→ **Work task**: Could you return the lines below exactly, from the first line up to and including the line that holds "genus: Hystrix"?

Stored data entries
#####

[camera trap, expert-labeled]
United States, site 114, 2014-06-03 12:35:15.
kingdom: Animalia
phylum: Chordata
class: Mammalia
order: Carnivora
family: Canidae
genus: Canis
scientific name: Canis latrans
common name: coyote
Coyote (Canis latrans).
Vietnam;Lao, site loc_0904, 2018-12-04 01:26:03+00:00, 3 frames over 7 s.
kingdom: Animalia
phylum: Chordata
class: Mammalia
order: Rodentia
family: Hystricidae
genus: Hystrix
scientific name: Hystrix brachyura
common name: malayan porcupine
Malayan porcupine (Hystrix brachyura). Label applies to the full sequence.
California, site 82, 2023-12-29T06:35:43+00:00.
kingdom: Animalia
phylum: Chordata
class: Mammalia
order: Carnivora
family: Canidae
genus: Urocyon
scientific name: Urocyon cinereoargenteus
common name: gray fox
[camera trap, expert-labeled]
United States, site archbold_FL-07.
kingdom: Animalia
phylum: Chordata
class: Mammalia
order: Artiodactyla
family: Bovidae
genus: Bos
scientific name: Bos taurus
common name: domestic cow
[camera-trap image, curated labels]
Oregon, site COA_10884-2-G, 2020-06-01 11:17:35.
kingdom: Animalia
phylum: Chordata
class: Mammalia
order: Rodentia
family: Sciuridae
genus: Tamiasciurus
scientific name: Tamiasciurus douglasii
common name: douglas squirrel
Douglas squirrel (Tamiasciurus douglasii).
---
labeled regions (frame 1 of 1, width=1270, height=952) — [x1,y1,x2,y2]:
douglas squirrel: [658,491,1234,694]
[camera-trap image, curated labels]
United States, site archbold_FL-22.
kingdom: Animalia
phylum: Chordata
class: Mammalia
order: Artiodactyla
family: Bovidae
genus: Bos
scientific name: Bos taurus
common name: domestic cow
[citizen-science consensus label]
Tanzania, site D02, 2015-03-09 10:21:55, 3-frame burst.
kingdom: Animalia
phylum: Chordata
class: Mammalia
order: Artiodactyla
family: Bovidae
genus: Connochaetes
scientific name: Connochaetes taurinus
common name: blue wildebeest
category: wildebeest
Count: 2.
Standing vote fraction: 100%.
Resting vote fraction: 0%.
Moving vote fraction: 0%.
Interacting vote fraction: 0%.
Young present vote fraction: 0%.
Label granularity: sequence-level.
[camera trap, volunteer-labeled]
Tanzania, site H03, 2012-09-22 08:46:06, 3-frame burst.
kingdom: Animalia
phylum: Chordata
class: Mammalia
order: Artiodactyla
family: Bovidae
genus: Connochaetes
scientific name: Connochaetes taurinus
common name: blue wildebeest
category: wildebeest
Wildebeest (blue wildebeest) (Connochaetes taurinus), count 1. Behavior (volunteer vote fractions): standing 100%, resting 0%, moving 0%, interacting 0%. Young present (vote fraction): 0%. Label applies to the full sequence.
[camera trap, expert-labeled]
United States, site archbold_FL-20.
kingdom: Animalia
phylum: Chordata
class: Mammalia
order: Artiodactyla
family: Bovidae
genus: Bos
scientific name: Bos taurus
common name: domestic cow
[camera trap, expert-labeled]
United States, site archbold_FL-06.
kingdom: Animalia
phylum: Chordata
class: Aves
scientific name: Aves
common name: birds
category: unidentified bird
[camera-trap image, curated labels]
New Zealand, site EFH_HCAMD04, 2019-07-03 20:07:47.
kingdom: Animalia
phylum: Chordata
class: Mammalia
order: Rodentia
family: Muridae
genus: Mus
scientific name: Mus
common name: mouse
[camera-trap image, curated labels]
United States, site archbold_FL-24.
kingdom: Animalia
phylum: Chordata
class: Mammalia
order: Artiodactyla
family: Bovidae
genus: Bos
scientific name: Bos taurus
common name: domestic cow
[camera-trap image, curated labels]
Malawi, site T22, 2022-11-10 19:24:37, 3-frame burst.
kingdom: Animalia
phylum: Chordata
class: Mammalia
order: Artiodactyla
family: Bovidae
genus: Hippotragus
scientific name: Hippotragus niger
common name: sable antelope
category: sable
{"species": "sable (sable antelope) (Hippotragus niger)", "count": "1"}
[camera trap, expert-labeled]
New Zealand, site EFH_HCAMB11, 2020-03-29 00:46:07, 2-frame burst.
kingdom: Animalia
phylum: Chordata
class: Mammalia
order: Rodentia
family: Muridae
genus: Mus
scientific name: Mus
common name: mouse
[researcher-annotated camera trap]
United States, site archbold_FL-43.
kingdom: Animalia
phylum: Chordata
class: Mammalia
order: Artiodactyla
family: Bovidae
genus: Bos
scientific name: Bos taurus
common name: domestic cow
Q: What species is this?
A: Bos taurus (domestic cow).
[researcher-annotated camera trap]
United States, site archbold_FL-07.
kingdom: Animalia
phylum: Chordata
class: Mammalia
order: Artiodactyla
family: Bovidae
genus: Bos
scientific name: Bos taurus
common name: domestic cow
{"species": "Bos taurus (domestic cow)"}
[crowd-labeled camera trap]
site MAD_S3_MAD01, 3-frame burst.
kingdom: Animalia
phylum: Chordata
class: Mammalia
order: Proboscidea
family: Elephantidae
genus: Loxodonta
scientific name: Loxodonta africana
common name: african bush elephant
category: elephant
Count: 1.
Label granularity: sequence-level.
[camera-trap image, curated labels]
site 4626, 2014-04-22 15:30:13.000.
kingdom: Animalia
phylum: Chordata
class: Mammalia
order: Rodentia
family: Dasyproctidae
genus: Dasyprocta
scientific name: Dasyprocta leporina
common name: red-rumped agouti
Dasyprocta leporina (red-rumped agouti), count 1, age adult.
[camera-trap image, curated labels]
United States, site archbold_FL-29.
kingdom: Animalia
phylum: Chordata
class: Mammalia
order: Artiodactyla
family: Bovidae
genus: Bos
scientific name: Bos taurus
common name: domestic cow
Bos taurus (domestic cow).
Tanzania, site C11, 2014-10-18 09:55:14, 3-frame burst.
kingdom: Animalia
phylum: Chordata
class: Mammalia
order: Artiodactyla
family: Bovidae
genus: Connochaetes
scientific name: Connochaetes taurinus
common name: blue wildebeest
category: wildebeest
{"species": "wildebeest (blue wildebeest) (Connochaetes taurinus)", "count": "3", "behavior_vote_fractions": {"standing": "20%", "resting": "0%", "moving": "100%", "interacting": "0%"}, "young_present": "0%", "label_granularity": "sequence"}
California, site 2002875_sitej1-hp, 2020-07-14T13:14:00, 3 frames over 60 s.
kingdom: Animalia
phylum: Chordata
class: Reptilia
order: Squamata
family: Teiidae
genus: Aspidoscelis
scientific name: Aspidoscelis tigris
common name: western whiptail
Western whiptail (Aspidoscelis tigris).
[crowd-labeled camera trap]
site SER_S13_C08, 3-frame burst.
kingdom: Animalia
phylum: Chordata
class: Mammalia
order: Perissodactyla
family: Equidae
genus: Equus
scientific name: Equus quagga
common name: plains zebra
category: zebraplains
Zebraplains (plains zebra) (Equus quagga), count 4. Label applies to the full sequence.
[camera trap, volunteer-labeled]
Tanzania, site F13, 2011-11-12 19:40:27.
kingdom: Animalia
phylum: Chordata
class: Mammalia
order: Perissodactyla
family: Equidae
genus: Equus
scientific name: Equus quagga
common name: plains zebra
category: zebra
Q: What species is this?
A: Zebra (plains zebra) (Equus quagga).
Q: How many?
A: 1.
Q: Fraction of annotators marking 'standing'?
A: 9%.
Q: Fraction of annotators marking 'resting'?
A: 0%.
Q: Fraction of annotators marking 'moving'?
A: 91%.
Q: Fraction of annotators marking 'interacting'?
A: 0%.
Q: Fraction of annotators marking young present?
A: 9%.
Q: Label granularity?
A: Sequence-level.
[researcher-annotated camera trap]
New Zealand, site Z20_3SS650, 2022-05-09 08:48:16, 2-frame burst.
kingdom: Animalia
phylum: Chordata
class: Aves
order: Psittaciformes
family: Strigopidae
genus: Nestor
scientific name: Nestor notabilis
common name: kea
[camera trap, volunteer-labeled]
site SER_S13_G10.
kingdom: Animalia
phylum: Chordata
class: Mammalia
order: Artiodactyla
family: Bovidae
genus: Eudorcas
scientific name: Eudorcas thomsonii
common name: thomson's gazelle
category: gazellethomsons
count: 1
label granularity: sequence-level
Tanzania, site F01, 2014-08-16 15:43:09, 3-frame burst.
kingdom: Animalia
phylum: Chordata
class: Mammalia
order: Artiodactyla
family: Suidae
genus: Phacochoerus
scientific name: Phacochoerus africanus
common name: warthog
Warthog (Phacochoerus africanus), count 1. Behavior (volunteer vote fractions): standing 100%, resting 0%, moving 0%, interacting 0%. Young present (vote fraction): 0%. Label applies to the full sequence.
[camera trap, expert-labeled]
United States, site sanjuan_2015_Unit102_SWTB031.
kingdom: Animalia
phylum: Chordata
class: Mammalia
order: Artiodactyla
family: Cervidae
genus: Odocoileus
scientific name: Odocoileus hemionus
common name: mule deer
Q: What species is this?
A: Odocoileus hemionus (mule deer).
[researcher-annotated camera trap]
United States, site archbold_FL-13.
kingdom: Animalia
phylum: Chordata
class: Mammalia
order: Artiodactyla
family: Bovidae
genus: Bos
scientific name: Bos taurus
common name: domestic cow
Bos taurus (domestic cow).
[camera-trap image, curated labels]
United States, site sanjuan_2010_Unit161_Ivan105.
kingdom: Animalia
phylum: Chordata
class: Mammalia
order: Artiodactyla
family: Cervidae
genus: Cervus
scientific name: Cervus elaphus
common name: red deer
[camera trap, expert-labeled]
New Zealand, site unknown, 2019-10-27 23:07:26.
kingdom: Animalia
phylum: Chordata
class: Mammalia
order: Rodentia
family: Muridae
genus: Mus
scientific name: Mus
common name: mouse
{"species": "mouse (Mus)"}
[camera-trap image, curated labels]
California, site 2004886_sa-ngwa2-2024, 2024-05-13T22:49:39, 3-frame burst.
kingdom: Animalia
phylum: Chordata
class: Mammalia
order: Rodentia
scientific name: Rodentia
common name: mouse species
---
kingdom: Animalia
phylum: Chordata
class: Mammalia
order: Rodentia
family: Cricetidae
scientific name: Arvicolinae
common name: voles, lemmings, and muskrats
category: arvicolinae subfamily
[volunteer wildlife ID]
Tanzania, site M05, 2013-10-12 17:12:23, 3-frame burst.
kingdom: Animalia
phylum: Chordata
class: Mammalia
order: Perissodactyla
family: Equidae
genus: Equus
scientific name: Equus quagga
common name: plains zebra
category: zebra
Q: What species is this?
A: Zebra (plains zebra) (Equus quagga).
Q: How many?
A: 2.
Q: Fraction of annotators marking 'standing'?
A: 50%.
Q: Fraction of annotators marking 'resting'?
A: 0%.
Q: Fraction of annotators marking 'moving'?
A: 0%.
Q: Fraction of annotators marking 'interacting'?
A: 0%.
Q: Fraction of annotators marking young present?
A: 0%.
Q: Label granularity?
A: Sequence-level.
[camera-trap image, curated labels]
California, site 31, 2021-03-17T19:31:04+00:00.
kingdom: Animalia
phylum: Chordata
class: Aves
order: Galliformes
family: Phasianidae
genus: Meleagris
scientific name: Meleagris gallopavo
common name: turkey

#####

→ **Result for this task**:
[camera trap, expert-labeled]
United States, site 114, 2014-06-03 12:35:15.
kingdom: Animalia
phylum: Chordata
class: Mammalia
order: Carnivora
family: Canidae
genus: Canis
scientific name: Canis latrans
common name: coyote
Coyote (Canis latrans).
Vietnam;Lao, site loc_0904, 2018-12-04 01:26:03+00:00, 3 frames over 7 s.
kingdom: Animalia
phylum: Chordata
class: Mammalia
order: Rodentia
family: Hystricidae
genus: Hystrix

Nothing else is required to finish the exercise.